The Regex Baseline: Defense in Depth

The ML ensemble is powerful, but it's not our only line of defense. Every request also passes through a deterministic regex layer that catches known attack patterns instantly — no model inference needed.

We maintain ~1,000+ detection patterns across injection, exfiltration, API key formats, fraud, malware commands, tool poisoning, agent manipulation, and PII with checksum validation and ML NER for unstructured entities — including 714 open-source community patterns covering agent-layer threats.

The regex layer serves three purposes:

  1. Speed. Pattern matching takes microseconds. For attacks that use known patterns, we skip ML entirely.
  2. Reliability. Regex never has a bad day. It doesn't depend on an API, it doesn't hallucinate, and it doesn't degrade under load.
  3. Explainability. When regex catches something, we can tell you exactly which pattern matched at which character index. Try getting that from a neural network.

Why Not Just Use One Big Model?

This is the question we get most often. "Why multiple small models instead of one big one?"

Diversity beats depth. Each model was trained on different data with different objectives. Injection classifiers, toxicity detectors, and adversarially-trained hate speech models have different blind spots, and when you ensemble them, the blind spots don't overlap.

Specialization beats generalization. A single model that's "pretty good" at five tasks will always lose to five models that are each excellent at one task. This is why we weight the models: injection specialists get higher weight for injection decisions, content moderation specialists get higher weight for safety decisions.

Failure isolation. If one model has an outage, the others still work. We degrade gracefully instead of failing completely. In contrast, a single-model architecture is binary: it works, or it doesn't.

The Agentic Evaluator: When Classifiers Aren't Enough

There's a class of prompts that classifiers struggle with — the genuinely ambiguous ones.

"Write a story where a character explains how to pick a lock." Is that creative writing or dangerous instruction? The answer depends on context that no classifier can fully capture.

For these borderline cases, we optionally escalate to an agentic evaluator: a larger reasoning model that can assess context and intent. This evaluator doesn't run on every request — it runs only on the small fraction of requests that fall in the "unsure" zone.
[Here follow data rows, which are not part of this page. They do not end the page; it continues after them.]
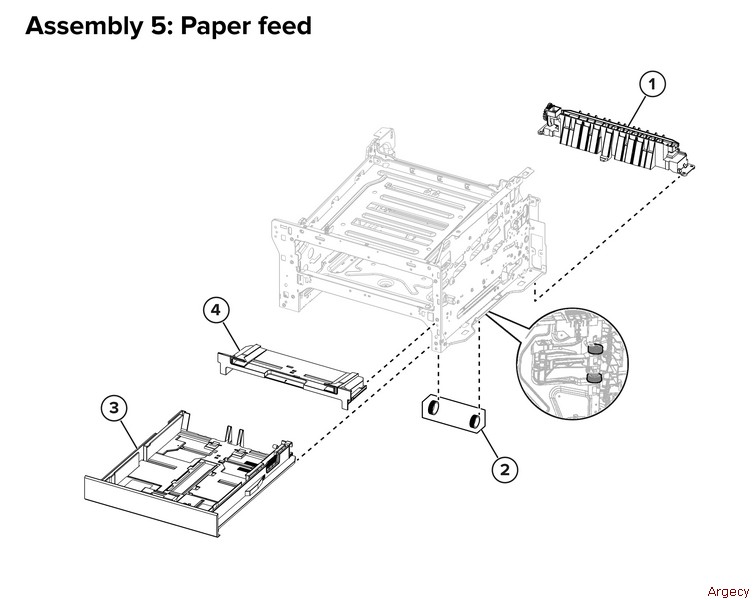 Assembly 5: Paper feed

1

4

3

2

Argecy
This is the one place where we use a larger model for security. But critically, it's optional and targeted. Your request doesn't wait for it on the fast path. The cost is negligible because it affects such a small percentage of traffic.

Performance: Honest Numbers

We don't claim sub-10ms latency because that would be a lie.
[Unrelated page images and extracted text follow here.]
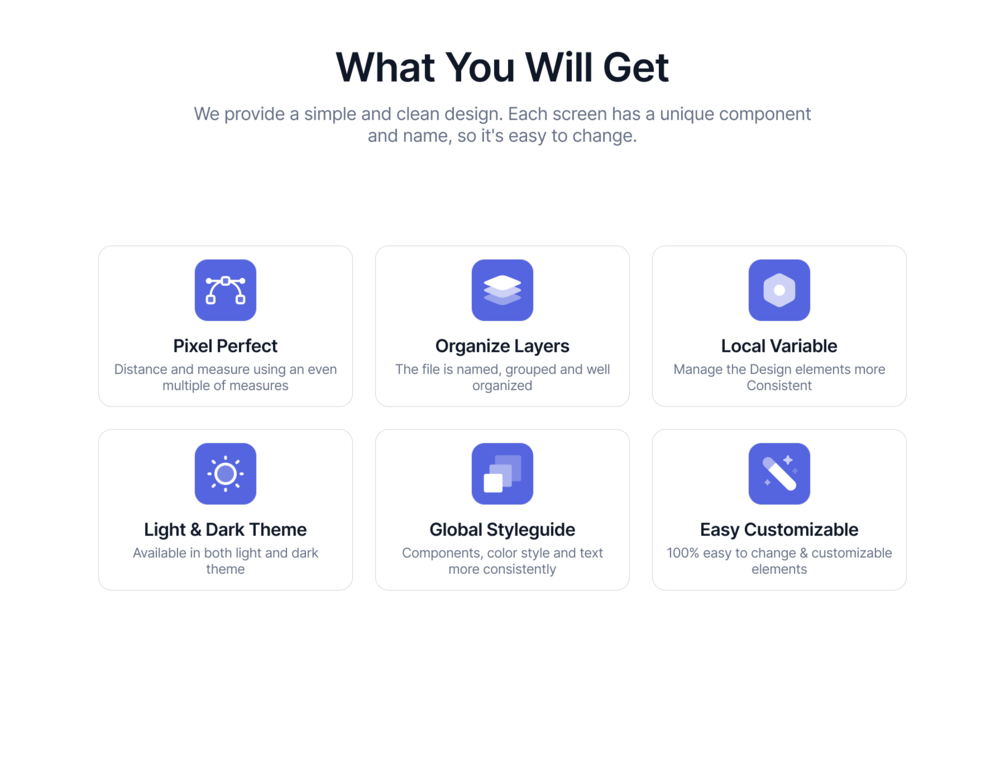 What You Will Get

We provide a simple and clean design. Each screen has a unique component and name, so it's easy to change.

Pixel Perfect

Distance and measure using an even multiple of measures

Organize Layers

The file is named, grouped and well organized

Local Variable

Manage the Design elements more Consistent

Light & Dark Theme

Available in both light and dark theme

Global Styleguide

Components, color style and text more consistently

Easy Customizable

100% easy to change & customizable elements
Our detection pipeline adds approximately ~150ms of overhead to each request. That breaks down roughly as:

  • Regex layer: sub-millisecond
  • ML ensemble (parallel): the bulk of the overhead
  • Fused scoring + calibration: sub-millisecond
  • Policy evaluation + logging: ~10ms

Is 150ms fast? Compared to a GPT-4 security check (500ms+), yes. Compared to doing nothing, no. But doing nothing isn't an option if you care about security.

The key metric isn't raw latency — it's amortized latency. With our detection cache (exact-match, SHA-256 keyed, 1-hour TTL), repeat prompts return cached results in under 1ms. In production workloads where users ask similar questions, cache hit rates of 20-30% are common. That brings the amortized overhead well below 150ms.

Conclusion

You don't fight fire with fire. You don't secure LLMs with more LLMs.
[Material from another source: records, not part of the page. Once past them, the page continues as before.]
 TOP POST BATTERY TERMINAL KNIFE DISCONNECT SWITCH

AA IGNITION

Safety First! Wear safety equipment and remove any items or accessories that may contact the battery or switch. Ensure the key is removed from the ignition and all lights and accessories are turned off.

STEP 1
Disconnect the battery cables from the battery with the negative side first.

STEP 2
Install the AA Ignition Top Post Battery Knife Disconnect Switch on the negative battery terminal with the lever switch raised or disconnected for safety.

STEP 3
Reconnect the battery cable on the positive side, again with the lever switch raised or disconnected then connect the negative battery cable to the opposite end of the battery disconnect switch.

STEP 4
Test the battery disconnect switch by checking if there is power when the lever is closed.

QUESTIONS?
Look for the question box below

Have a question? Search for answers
The economics are clear: multiple specialized classifiers running in parallel will always beat a single general-purpose LLM on cost, latency, reliability, and — when properly ensembled — accuracy.

The next time someone pitches you an AI security tool that "uses GPT-4 to analyze your prompts," ask them three questions: What's the latency? What's the cost per request? And what happens when GPT-4 goes down?

If they don't have good answers, you're looking at a demo, not a product.